What you will do. Continue the methods passage below on giving DA-1131 intravenously to control and U-ARF rats, starting after its last sentence.

Source document.
· · ·

DA-1131 (the HCl salt powder was
dissolved in injectable normal saline solution), 50 mg/kg, was
administered intravenously over 1 min via the jugular veins of control
rats (n = 10) and U-ARF rats (n = 13).
The total injection volume was approximately 1 ml. Blood samples (0.12 ml) were collected via the carotid artery at 0 (to serve as a control),
1 (at the end of the infusion), 5, 15, 30, 45, 60, 90, 120, 180, 240, 300, and 360 min after intravenous administration. Approximately 0.25 ml of heparinized injectable normal saline solution (20 U/ml) was used
to flush the cannula after the collection of each blood sample to
prevent blood clotting. Blood samples were immediately centrifuged to
reduce the blood storage effect (the change in the concentration of
DA-1131 in plasma due to the time that elapsed between the times of
collection and centrifugation of the blood sample) on the
concentrations of DA-1131 in plasma due to degradation (14),
and a 50-µl aliquot of each plasma sample was stored at 
70°C in a
freezer (Revco ULT 1490 D-N-S; Western Mednics, Asheville, N.C.) until
HPLC analysis of DA-1131 (16). At the end of 8 h after
the intravenous administration of DA-1131, as much blood as possible
was collected via the carotid artery and each rat was killed by
cervical dislocation. The blood samples were immediately centrifuged
and plasma was collected for the measurement of urea nitrogen,
creatinine, total protein, and albumin levels. At the same time, the
metabolic cage was rinsed with 20 ml of distilled water and the rinsed
material was combined with the urine sample. After measuring the exact
volume of the combined urine sample, two 0.1-ml aliquots of the
combined urine sample were stored at 70°C in a freezer (Revco ULT
1490 D-N-S) until HPLC analysis of DA-1131 (16) and
measurement of creatinine levels. At the end (8 h) of the experiment,
the whole kidneys and livers of control and U-ARF rats were excised,
rinsed or perfused with injectable normal saline solution, blotted dry
with tissue paper, and weighed. Small portions of the liver and kidney
were fixed in 10% neutral phosphate-buffered formalin and were
processed for routine histological examination by hematoxylin-eosin
staining.

· · ·

Records.
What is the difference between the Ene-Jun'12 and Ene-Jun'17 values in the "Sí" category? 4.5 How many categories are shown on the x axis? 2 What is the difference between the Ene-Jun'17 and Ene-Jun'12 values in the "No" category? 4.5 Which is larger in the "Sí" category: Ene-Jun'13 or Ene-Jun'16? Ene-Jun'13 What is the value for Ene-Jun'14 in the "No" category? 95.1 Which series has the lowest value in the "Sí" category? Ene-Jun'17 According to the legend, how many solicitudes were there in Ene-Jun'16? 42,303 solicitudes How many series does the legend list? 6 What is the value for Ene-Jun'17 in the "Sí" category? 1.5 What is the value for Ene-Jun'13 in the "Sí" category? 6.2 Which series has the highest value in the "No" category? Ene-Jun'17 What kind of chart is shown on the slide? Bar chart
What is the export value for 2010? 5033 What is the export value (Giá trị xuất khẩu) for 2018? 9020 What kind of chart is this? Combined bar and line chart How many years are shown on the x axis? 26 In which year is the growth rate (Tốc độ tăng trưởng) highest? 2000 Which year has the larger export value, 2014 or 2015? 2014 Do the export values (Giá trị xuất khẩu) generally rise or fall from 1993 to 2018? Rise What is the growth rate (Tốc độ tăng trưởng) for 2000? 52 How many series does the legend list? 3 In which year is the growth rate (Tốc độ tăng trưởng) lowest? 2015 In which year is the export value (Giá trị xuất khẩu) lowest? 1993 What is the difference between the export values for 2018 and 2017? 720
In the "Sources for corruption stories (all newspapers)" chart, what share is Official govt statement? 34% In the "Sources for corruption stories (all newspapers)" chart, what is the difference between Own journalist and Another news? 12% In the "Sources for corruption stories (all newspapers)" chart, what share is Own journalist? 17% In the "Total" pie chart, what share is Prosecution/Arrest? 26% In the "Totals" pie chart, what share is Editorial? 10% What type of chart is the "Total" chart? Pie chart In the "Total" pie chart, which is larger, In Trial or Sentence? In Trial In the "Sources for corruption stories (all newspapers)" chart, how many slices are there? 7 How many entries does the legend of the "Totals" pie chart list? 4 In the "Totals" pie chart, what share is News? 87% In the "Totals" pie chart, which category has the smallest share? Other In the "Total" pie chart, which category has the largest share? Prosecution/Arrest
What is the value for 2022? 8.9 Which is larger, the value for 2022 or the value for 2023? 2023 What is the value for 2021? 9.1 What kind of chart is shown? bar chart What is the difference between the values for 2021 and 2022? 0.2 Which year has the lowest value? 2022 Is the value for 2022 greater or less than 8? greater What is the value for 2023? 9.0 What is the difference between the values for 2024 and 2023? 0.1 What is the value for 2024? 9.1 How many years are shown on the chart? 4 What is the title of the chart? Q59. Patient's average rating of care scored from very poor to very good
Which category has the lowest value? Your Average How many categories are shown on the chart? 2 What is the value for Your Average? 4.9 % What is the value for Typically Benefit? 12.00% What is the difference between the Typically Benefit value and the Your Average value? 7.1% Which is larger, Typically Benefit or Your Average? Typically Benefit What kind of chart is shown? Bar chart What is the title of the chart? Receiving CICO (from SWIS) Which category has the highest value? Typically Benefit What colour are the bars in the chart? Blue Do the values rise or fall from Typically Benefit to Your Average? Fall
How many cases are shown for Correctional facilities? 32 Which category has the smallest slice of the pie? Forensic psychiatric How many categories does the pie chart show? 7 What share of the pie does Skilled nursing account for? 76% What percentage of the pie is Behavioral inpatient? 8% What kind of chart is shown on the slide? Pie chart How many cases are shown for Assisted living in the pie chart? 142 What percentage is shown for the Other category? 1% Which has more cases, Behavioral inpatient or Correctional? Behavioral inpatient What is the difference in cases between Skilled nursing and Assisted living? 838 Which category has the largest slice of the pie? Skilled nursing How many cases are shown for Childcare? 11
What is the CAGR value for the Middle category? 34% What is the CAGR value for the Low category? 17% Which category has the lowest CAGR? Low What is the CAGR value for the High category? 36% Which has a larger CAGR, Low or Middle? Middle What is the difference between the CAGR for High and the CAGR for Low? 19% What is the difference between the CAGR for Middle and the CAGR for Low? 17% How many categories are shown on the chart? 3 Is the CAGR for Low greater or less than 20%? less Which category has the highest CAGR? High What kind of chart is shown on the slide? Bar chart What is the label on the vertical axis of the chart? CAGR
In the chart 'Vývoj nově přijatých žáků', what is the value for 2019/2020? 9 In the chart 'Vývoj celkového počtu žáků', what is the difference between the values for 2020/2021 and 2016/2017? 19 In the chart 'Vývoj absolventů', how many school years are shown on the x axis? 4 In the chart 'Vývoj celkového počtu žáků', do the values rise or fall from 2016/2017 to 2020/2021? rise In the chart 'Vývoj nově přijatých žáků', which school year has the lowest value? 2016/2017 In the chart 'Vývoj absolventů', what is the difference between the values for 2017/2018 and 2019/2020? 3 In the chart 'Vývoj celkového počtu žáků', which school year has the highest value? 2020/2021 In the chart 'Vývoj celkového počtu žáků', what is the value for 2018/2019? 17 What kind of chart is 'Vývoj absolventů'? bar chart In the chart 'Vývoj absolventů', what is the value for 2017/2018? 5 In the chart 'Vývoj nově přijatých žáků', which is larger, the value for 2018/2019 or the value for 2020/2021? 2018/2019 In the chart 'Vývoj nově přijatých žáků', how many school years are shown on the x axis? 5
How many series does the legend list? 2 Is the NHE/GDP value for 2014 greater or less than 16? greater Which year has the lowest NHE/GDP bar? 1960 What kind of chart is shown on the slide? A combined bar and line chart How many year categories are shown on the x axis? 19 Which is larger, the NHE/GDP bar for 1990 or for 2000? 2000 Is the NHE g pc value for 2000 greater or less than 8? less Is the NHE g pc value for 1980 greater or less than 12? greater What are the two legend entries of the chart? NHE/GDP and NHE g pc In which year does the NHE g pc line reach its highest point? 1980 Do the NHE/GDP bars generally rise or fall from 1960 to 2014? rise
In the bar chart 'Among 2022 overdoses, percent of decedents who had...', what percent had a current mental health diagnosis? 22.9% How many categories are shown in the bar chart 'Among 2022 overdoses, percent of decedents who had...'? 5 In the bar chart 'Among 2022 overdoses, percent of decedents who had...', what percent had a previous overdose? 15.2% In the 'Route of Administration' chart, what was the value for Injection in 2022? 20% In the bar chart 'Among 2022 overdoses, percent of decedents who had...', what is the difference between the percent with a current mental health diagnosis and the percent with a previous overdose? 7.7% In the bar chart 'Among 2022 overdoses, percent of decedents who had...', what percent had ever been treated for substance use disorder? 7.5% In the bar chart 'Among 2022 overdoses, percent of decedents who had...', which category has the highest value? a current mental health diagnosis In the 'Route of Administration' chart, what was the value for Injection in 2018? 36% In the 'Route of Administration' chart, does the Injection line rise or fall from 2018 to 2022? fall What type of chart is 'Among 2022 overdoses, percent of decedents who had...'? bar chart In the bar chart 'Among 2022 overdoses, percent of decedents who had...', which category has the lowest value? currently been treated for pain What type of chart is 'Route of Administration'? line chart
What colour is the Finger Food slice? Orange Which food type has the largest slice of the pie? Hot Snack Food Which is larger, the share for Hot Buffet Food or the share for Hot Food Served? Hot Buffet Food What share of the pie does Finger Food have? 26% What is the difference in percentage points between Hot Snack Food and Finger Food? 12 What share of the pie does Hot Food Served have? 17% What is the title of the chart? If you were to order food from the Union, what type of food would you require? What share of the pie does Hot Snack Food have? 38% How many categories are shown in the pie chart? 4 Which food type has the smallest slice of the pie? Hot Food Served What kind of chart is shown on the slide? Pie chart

· · ·

Response below.
Study of distribution in tissue after intravenous
administration.
DA-1131 (the HCl salt powder was dissolved in
injectable normal saline solution), 50 mg/kg, was also administered
intravenously to additional control rats (n = 7) and
U-ARF rats (n = 8) as described above. At 30 min after
intravenous administration of the drug, as much blood as possible was
collected from the carotid artery, and each rat was killed by cervical
dislocation. Blood samples were immediately centrifuged and plasma was
collected. Approximately 1 g each of brain, fat, heart, lung,
stomach, small intestine, large intestine, liver, kidney, mesentery,
muscle, and spleen was excised, rinsed or perfused with injectable
normal saline solution to eliminate any blood remaining in the tissues
(organs), blotted with tissue paper, and homogenized with 4 volumes of
distilled water with a tissue homogenizer (Ultra-Turrax T25; Janke & Kunkel, IKA-Labortechnik, Staufeni, Germany). After centrifugation, two 50-µl aliquots of the supernatant were stored in the freezer (Revco ULT 1490 D-N-S) at 70°C until HPLC analysis of DA-1131
(16). Plasma samples were also diluted with 4 volumes of
distilled water. All the procedures were conducted at 4°C on an ice
bath.
HPLC assay.
The DA-1131 in the biological samples was
analyzed within 7 days by the previously reported HPLC method developed
by our laboratory (16). The mobile phase, 0.015 M
KH2PO4-acetonitrile (9:1 [vol/vol]; pH 5.0),
was run through a reversed-phased column at a flow rate of 0.8 ml/min,
and the column effluent was monitored with a UV detector set at 300 nm.
The retention time of DA-1131 was approximately 8.0 min. The detection
limits of DA-1131 in human plasma, urine, and rat tissue homogenate
were 0.1, 0.5, and 0.1 µg/ml, respectively. The mean within-day
coefficients of variation of DA-1131 in human plasma and urine were
2.85% (range, 1.76 to 5.04%) and 2.85% (range, 1.65 to 4.75%),
respectively. The mean between-day coefficients of variation for the
analysis of the same samples on 3 consecutive days were 2.30 and 4.29%
in human plasma and urine, respectively.
Measurement of total protein, albumin, urea nitrogen, and
creatinine levels.
Total protein, albumin, urea nitrogen, and
creatinine levels in plasma and creatinine levels in urine were
measured with an Hitachi 747 instrument (Hitachi, Tokyo, Japan).
Pharmacokinetic analysis.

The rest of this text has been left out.